ENTRE LES SOUSSIGNÉS
La société FAAC Entrance Solutions France, dont le siège social est situé 560 Avenue Marguerite Perey, 77127 LIEUSAINT, immatriculée au RCS de Melun, sous le numéro 844 852 897, représentée par xxxxxxxxxxxxxxxxxx, en sa qualité de Directeur Général, dénommée ci-après « la société »,
d’une part,
ET right
L’organisation syndicale représentative des salariés :
Le syndicat CFTC représenté par xxxxxxxxxxxxx en sa qualité de Délégué Syndical.
d’autre part.
PREAMBULE
L’évolution des modes de travail, notamment suite à la pandémie de coronavirus Covid-19, ainsi que les technologies de communication à notre disposition, invitent notre entreprise à revoir certaines formes d’organisation du travail. Ainsi en permettant la réalisation, en dehors de l’entreprise, de certains travaux qui traditionnellement s’effectuent dans les locaux de celle-ci, le présent accord vise à inscrire la politique de gestion des ressources humaines dans une démarche visant à concourir tant à l’amélioration des conditions de travail qu’à la réduction des contraintes liées aux trajets habituels de certains salariés, et à une efficacité accrue.
Le télétravail mis en place chez FAAC Entrance Solutions France doit impérativement respecter le cadre légal et conventionnel en vigueur au moment de son application, et nécessitera une mise à jour du Document Unique d’Evaluation des Risques Professionnels.
I – DISPOSITIONS COMMUNES
Article 1. Objet
Le présent Accord a pour objet de définir et organiser les conditions d’exécution du télétravail régulier.
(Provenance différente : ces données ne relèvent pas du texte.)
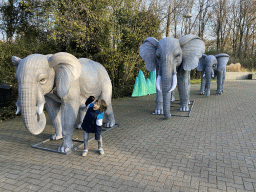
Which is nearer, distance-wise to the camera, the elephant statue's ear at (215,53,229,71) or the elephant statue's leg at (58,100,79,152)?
the elephant statue's leg at (58,100,79,152)

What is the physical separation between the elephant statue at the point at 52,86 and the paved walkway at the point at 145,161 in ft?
2.34

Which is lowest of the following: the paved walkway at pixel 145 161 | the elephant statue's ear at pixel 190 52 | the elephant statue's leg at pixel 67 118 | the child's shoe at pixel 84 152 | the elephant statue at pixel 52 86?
the paved walkway at pixel 145 161

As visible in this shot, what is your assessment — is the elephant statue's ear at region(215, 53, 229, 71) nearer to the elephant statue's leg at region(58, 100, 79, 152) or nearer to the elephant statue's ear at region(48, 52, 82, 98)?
the elephant statue's leg at region(58, 100, 79, 152)

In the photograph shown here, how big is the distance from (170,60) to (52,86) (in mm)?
3625

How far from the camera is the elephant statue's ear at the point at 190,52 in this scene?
6.67 metres

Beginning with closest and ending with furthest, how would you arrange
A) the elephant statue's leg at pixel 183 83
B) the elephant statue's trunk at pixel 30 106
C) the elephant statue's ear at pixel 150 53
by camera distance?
the elephant statue's trunk at pixel 30 106, the elephant statue's ear at pixel 150 53, the elephant statue's leg at pixel 183 83

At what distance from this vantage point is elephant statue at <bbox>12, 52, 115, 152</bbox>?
321 centimetres

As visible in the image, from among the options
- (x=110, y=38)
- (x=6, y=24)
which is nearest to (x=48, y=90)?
(x=110, y=38)

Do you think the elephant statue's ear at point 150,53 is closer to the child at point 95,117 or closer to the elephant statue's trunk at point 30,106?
the child at point 95,117

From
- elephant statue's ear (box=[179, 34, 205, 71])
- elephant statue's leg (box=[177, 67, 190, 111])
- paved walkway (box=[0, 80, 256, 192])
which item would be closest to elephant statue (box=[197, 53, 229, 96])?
elephant statue's leg (box=[177, 67, 190, 111])

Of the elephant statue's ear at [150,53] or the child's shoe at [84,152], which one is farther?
the elephant statue's ear at [150,53]

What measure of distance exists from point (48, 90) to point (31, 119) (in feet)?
2.02

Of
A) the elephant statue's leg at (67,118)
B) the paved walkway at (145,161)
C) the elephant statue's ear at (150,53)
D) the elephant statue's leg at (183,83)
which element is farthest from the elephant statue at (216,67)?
the elephant statue's leg at (67,118)

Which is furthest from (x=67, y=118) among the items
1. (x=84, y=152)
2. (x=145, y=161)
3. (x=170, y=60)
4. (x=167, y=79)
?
(x=170, y=60)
Article 2. Les bénéficiaires
Art. 2-1 - Les conditions contractuelles
Le télétravail est ouvert aux postes suivants :
Tous les postes au statut Cadre de l’entreprise sans distinction
Tous les postes au statut Non-Cadre remplissant les critères ci-dessous
Le télétravail n’est pas ouvert aux postes à statut Non-Cadre dont la présence dans l’entreprise est régie par :
Un contrat intérimaire
Un contrat d’apprentissage ou de professionnalisation
Une convention de stage
Un contrat CDI sur la période d’essai du contrat
Un contrat CDD.
Le télétravail pourra être exceptionnellement et ponctuellement accordé par le responsable à ces catégories de personnel si cela s’avérait nécessaire.
Art. 2-2 - L’autonomie
Pour pouvoir bénéficier du télétravail, le salarié doit :
Disposer d’une réelle autonomie dans l’organisation de son emploi du temps, cette autonomie étant définie par le responsable de service ;
Avoir un poste dont le responsable a identifié un volume suffisant de tâches pouvant être réalisées à distance, et concordant avec le nombre de journées en télétravail accordées ;
Pouvoir continuer d’atteindre les objectifs donnés par son responsable, que ces derniers soient individuels ou collectifs ;
Pouvoir se rendre dans un délai raisonnable et à tout moment sur son site d’affectation en cas de nécessités de service.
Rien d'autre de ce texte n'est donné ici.